Friday, June 29, 2007

iPhone: One Man's View

A look at the pros and cons of the iPhone ...

"DDJ: We're here with Scott Silk, president of Action Engine.

Scott, as head of a company that's been involved with mobile applications in the on-device portal space for several years, what's your 30,000 foot snapshot of Apple's iPhone?

SS: One look at the mobile data features of the iPhone reveals that Apple took many of its usability cues from the On-Device Portal (ODP) companies that have been optimizing mobile application usability for years. The first thing users see when they turn on an iPhone is an ODP into a handful of widgets, the mobile applications that deliver pre-packaged rich content. Widgets set the iPhone apart, and they will be key to the iPhone user experience.

DDJ: What are some of the iPhone advantages?

SS: The iPhone homepage establishes one central on-device portal for accessing all of Apple's rich content and standalone widgets. By establishing a consistent look-and-feel across all of the iPhone widgets, Apple elevates its brand. No matter which widget they use, users get the same user experience, navigation, and look and feel. The on-device portal approach enables Apple to "own" the end-to-end user experience on the phone.

By letting users drag-and-drop-and-touch, Apple eliminated as many keystrokes as possible to discover and access rich content. This, I believe, is a smart move, considering a simple music download from a carrier portal can take 18 to 39 clicks to execute. That's a huge usability hindrance as most people abandon such activities after six clicks.

To further ease data entry, iPhone widgets also connect with the Personal Information Manager (PIM) software on the phone. This enables users to quickly email or text content to a friend. They can grab addresses from their contacts and use them inside widgets to reduce data entry -- a key feature of any on-device portal application.
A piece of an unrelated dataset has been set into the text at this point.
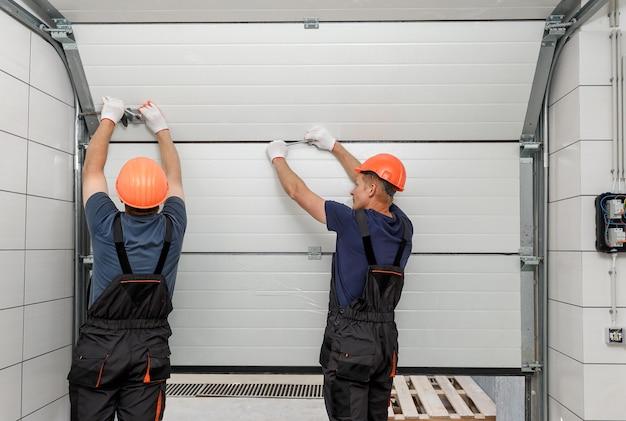 Рабочие устанавливают подъемные ворота гаража.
The iPhone also remembers recent requests. Search for stocks using the stock widget, and the requests will be stored, eliminating the need to reenter the same information later. Similarly, by offering personalization features in the widgets, Apple prevents repeat data entry.

When the iPhone displays content, an "action bar" at the bottom of the screen provides further options for using the content. (e.g., find an address for a restaurant, then map door-to-door directions to the restaurant, then get current traffic conditions.) Okay, maybe it's not called an "action bar" -- that's what we call ours -- but it's cool. Nice job Apple!

Finally, iPhone will offer music, streaming video, podcasts, movies, YouTube, and more. Nobody does multimedia better than Apple, and dedicated applications are the best way to deliver these services."    (Continued via Dr. Dobb's)    [Usability Resources]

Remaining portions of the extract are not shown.